DATASET EXTRACT:
▬▬▬▬▬▬▬▬▬▬
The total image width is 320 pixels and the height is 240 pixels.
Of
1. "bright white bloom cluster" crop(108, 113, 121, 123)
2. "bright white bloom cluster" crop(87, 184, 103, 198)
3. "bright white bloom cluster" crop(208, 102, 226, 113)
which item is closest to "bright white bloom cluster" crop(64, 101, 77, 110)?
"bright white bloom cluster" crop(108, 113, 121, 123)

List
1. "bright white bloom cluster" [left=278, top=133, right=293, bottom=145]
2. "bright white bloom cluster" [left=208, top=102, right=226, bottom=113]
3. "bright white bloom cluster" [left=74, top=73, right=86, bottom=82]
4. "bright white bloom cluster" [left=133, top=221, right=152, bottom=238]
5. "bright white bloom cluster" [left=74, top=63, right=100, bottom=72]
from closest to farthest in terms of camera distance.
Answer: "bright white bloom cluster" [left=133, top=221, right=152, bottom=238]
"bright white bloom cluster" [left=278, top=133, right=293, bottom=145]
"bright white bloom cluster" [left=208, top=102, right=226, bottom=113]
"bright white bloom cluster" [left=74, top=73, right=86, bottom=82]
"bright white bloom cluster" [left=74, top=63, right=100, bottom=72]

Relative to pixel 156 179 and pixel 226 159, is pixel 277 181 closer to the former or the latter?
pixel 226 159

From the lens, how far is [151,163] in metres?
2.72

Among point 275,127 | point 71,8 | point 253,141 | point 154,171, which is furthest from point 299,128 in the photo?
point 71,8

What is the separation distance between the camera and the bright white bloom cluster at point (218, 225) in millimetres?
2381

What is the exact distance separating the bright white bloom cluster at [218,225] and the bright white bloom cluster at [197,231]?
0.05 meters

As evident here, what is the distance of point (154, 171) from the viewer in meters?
▬▬▬▬▬▬▬▬▬▬
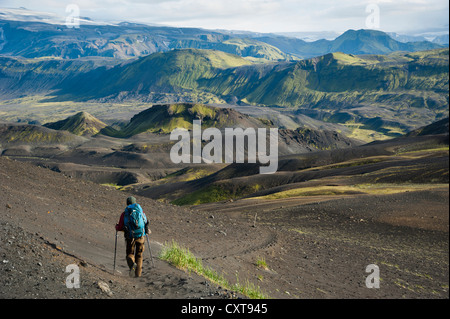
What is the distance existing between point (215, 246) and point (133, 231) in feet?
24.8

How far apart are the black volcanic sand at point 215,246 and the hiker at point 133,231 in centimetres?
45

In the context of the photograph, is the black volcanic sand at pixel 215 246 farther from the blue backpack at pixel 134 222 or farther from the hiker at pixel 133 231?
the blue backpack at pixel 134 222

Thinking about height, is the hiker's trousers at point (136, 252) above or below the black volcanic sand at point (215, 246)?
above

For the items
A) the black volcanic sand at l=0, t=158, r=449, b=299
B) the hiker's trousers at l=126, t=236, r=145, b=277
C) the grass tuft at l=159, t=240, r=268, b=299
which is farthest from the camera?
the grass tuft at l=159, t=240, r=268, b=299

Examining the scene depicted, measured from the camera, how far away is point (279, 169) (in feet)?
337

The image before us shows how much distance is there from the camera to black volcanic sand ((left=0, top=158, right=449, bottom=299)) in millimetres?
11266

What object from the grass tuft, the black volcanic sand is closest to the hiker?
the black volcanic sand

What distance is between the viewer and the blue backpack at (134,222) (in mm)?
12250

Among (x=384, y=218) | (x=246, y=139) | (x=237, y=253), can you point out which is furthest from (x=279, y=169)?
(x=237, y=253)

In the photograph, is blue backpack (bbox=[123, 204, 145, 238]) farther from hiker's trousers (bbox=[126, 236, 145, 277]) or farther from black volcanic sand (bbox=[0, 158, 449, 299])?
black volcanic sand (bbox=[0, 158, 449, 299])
▬▬▬▬▬▬▬▬▬▬
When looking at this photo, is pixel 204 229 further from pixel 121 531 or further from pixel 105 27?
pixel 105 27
▬▬▬▬▬▬▬▬▬▬
WHAT YOU ARE ASKED TO DO: Reproduce word for word the lines that begin with the one containing "What is the separation" and continue through the one containing "0.05 meters", including both of those lines.

WORKED ANSWER:
What is the separation distance between the camera and the bright white bloom cluster at point (218, 225) in millimetres?
2381

What is the exact distance separating the bright white bloom cluster at [218,225] and the bright white bloom cluster at [197,231]?
0.05 meters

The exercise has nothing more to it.